By clicking “Sign up for GitHub”, you agree to our terms of service and privacy statement. We’ll occasionally send you account related emails.

Already on GitHub? Sign in to your account

RDF object mapping #186

Open
frensjan opened this issue May 2, 2023 · 4 comments
Open

RDF object mapping #186

frensjan opened this issue May 2, 2023 · 4 comments

Comments

@frensjan
Copy link

frensjan commented May 2, 2023

I'd like to add yet another option to the (already long) list of suggestions to make consuming data from RDF data(bases) easier.

Why?

As indicated already elsewhere: capturing data in RDF and making it accessible through SPARQL has its merits. However, integration with other ecosystems is sometimes challenging because of the technology mismatch. Most of the time a 'simple' JSON interface is requested which results in hand-written query to object mapping.

Previous work

A lot of related work is provided in: #39, #48, #126, #127, #128

The proposed solution also bears resemblance with JSON construction functions in SQL databases. E.g. jsonb_build_array, json_object_agg and others in PostgreSQL.

Making RDF data accessible through GraphQL is another example. It has the benefit of riding it's hype cycle. However, the mapping is not completely straightforward. Especially when more complex graph patterns are required, aggregations are involved, etc.

The proposed solution also draws from the ability to express (perhaps implicitly) correlated sub queries as described in the proposal for LATERAL. As also linked in other suggestions for SPARQL 1.2, Stardog supports the array aggregation function which relates to this.

Proposed solution

The meat of this proposal is to construct trees of objects (akin to object trees from GraphQL queries) based on solutions from SPARQL queries.

The solution would (probably) require a new query (sub) type, e.g. indicated by SELECT OBJECT, CONSTRUCT OBJECT, CONSTRUCT FRAMED, JSON or something else. For the examples below I took the liberty to introduce the 'SELECT OBJECT' keyword.

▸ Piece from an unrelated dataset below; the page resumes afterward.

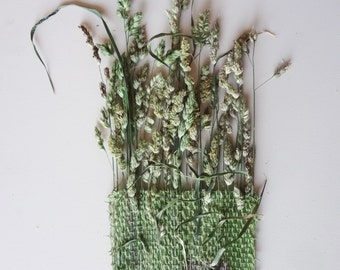 Forever Flora, Grass Flower Weave. / Hand Woven Wall Hanging Art  / Natural Floral Decor / Green & Purple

Scalars, lists and objects/maps

The abstract data model for results could consist of elements like scalars, lists and objects / maps.

Scalars could be selected by:

  • an expression, including
    • a literal
    • referencing a variable from the underlying query solution
  • a (lateral) subquery which must yields exactly one solution with one variable

Examples of the syntax:

select object ?o
where { ?s ?p ?o }

select object 42
where { ?s ?p ?o }

select object ( ?o = true )
where { ?s ?p ?o }

select object
  ( select ?title where ?t :title ?title )
where {
  ?t a :Thread
}

Lists could be selected by:

  • a sequence of scalar expressions (literals, variables, etc)
  • (lateral) subqueries that has one variable but yields any number of solutions (one for each element in the list

Examples of the syntax:

select object [ ?s, ?o ]
where { ?s ?p ?o }

select object [ ?s 42 ]
where { ?s ?p ?o }

select object [
  strends( str(?s), "foo" ),
  ?p = :label,
  ?o * 3
]
where { ?s ?p ?o }

select object
  [ select ?title where ?t :title ?title ]
where {
  ?t a :Thread
}

Objects / maps could be selected by scalar and list expressions keyed by strings. Examples of the syntax:

select object {
   "@id": ?s,
   "value": ?o,
   "foo": [
      ?o > 42,
      ?o * 3
    ],
   "bar": strends( str(?s), "foo" ),
   "qux": [
      select ?title where { ?s :title ?title }
    ]
}
where { ?s ?p ?o }

Partitioning / grouping

I must not that I haven't fully figured out what the semantics of the (implicit) partitioning / aggregation should be. I'm not that enthusiastic about solutions that depend on sorting the solutions before grouping / partitioning / aggregation.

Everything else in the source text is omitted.